Nonetheless, he said, “the paper highlights the fact that transient orthostatic hypotension might play an important clinical role, and it is possible to miss that if you don't take an early blood pressure on standing. But whether transient OH plays a clearly defined role in falls really remains to be determined,” he said, “as does whether treatment for transient or classic OH might reduce or prevent falls.”
“This study brings renewed attention to the impact of abnormal cardiovascular adaptation in patients with Parkinson's disease,” said Horacio C. Kaufmann, MD, FAAN, professor of dysautonomia research in the department of neurology at New York University's Grossman School of Medicine. “A big strength of the study is that they used the standing test, rather than passive tilt,” which triggers tOH more reliably and more faithfully mimics the patient's experience in daily living.

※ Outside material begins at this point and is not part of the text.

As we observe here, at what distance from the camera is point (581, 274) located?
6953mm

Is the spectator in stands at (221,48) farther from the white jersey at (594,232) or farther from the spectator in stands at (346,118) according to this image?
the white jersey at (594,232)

“Transient or initial orthostatic hypotension is due to a pronounced drop in vascular resistance which is quickly compensated by sympathetic vasoconstriction in the peripheral vasculature,” a response that is slower in patients with PD, as this study showed. “That is a crucial finding,” Dr. Kaufmann said.
“It is important to counsel patients about this problem, emphasizing behavioral and non-pharmacologic countermeasures to reduce this fall in pressure upon standing and prevent syncope. A patient who is lying down should first sit, and then upon standing, flex muscles such as the gluteus and abdominals, to force blood back to the heart to maintain pressure. At the end of the day, both transient and classical OH can produce impairment, and both are important to consider.”
Dr. Fanciulli reported royalties from Springer Nature Publishing Group, speaker fees from the Austrian Autonomic Society, Austrian Neurology Society, Austrian Parkinson Society, Ordensklinikum Linz, International Parkinson Disease and Movement Disorders Society and Theravance Biopharma and research grants from the Stichting ParkinsonFond and the Österreichischer Austausch Dienst, outside of the submitted work. Dr. Hauser and Kaufmann had no relevant disclosures.